* Records from a data source
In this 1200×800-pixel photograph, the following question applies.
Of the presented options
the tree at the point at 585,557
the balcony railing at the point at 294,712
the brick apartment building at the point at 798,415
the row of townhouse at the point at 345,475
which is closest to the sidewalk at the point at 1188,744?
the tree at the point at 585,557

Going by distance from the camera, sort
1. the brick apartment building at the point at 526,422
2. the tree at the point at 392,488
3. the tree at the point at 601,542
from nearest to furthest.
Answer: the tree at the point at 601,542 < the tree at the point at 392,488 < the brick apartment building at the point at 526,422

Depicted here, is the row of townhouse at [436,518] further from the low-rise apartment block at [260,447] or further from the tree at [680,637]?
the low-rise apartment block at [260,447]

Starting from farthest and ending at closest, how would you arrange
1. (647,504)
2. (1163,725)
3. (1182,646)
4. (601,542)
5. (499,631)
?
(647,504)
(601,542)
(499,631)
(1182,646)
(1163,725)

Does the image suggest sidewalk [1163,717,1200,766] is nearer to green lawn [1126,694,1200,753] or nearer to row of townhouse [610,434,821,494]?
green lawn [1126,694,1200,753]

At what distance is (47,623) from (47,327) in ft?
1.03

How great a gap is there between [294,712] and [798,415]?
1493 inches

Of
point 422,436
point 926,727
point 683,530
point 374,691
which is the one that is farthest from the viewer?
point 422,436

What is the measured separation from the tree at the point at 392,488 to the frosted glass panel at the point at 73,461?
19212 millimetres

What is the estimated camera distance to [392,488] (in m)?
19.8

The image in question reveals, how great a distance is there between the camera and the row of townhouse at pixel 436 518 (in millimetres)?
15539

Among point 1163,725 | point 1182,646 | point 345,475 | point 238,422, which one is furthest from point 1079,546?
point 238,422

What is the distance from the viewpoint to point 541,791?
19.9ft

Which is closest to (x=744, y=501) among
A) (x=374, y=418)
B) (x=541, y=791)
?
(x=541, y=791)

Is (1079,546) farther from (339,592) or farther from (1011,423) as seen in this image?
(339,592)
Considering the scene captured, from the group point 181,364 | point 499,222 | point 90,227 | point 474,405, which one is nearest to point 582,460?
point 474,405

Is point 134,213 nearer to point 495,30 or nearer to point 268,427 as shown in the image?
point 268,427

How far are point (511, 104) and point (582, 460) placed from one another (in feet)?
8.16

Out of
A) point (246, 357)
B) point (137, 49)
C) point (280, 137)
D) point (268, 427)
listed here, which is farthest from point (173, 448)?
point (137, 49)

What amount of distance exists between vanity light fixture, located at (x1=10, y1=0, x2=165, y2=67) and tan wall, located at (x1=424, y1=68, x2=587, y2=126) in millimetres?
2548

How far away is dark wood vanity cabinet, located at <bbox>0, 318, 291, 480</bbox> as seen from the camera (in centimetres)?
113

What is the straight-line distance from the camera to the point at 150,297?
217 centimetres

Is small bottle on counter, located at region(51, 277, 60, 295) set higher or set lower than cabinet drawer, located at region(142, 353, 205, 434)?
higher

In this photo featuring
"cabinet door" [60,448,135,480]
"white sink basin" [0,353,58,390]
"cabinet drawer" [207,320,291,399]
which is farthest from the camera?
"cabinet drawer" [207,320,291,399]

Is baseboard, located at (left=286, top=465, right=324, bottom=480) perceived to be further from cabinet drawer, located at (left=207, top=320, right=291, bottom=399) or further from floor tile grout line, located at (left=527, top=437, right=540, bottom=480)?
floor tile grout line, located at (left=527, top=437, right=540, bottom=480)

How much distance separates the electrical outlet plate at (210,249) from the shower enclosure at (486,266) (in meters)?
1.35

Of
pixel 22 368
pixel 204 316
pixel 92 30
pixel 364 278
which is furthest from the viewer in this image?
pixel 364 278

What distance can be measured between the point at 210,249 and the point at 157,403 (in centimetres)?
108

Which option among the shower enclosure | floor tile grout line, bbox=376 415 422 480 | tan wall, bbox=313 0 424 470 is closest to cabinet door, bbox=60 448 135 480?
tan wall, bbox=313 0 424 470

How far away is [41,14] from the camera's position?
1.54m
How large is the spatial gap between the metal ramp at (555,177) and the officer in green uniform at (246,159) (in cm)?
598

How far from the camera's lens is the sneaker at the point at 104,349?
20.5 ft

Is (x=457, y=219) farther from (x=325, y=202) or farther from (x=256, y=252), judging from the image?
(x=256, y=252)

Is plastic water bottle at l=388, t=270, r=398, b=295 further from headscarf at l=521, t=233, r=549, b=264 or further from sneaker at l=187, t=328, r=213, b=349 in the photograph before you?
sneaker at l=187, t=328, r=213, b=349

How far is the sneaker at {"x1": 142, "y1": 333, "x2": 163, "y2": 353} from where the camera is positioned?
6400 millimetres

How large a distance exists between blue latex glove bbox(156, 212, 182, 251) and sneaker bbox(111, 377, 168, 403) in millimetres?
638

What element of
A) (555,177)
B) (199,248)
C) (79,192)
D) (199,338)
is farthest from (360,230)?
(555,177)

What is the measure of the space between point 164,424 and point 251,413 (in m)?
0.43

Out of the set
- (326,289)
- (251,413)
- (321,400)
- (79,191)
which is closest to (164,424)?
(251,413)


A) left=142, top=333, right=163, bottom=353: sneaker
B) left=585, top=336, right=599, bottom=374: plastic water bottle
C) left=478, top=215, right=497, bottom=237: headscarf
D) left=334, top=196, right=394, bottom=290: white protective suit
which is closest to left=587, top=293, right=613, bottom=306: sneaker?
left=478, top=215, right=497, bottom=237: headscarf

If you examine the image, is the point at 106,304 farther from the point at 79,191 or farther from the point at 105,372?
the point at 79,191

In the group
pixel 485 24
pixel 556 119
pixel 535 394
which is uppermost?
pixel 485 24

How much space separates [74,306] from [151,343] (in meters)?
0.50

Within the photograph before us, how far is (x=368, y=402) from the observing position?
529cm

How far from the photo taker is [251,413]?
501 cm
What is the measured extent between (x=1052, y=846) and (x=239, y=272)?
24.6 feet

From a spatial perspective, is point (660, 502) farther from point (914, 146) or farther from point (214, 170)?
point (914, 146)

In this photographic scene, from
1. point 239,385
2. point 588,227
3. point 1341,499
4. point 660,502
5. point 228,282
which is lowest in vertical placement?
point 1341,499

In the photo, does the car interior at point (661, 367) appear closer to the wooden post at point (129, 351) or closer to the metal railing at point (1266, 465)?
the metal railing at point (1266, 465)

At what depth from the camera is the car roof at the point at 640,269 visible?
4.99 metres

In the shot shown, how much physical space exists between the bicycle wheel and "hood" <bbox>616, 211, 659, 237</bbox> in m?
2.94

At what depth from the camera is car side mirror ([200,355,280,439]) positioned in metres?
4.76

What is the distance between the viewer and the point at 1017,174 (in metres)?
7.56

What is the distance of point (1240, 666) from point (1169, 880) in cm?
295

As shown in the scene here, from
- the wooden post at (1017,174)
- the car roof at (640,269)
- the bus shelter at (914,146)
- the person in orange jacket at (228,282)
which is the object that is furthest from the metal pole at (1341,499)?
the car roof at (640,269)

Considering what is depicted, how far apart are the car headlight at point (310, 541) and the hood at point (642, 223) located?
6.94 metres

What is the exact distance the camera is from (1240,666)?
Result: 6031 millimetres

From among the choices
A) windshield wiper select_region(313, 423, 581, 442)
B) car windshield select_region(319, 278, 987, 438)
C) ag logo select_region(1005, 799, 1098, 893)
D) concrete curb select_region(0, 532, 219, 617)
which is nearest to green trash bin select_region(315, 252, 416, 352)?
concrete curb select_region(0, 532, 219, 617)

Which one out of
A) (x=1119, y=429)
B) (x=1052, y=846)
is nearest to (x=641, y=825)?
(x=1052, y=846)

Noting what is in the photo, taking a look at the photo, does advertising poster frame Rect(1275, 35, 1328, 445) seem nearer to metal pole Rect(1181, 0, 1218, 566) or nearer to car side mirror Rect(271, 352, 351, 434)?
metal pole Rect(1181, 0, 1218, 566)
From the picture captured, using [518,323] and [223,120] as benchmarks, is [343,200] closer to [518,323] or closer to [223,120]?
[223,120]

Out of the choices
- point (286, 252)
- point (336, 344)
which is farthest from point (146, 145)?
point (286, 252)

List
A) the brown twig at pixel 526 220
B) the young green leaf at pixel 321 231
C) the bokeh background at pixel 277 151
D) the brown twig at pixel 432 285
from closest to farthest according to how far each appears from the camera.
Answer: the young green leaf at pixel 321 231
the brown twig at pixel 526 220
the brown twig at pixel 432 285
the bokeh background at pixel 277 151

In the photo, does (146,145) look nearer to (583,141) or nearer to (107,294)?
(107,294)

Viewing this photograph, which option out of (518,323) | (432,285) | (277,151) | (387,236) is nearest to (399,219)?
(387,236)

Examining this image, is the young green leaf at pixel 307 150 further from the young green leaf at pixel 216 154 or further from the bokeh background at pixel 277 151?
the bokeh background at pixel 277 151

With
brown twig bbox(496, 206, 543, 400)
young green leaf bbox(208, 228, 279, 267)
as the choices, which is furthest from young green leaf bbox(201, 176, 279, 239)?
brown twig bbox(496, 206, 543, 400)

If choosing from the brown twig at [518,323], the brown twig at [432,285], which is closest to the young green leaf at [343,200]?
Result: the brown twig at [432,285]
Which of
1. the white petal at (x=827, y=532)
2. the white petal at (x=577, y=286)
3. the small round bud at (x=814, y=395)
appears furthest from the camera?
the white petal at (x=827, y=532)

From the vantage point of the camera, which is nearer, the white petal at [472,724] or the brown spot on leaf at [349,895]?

* TASK TO CARRY OUT
Pull out the lines of the material from the line with "Going by distance from the camera, sort" up to and including the line with "1493 inches", and reproduce them without any changes.

* SOLUTION
Going by distance from the camera, sort
1. the brick apartment building at the point at 526,422
2. the tree at the point at 392,488
3. the tree at the point at 601,542
from nearest to furthest.
Answer: the tree at the point at 601,542 < the tree at the point at 392,488 < the brick apartment building at the point at 526,422

Depicted here, is the row of townhouse at [436,518] further from the low-rise apartment block at [260,447] or further from the tree at [680,637]?
the low-rise apartment block at [260,447]

Starting from farthest and ending at closest, how would you arrange
1. (647,504)
2. (1163,725)
3. (1182,646)
4. (601,542)
5. (499,631)
?
(647,504)
(601,542)
(499,631)
(1182,646)
(1163,725)

Does the image suggest sidewalk [1163,717,1200,766] is nearer to green lawn [1126,694,1200,753] or nearer to row of townhouse [610,434,821,494]?
green lawn [1126,694,1200,753]

At what distance is (47,623) from (47,327) in ft?
1.03

How great a gap is there between [294,712] and [798,415]?
1493 inches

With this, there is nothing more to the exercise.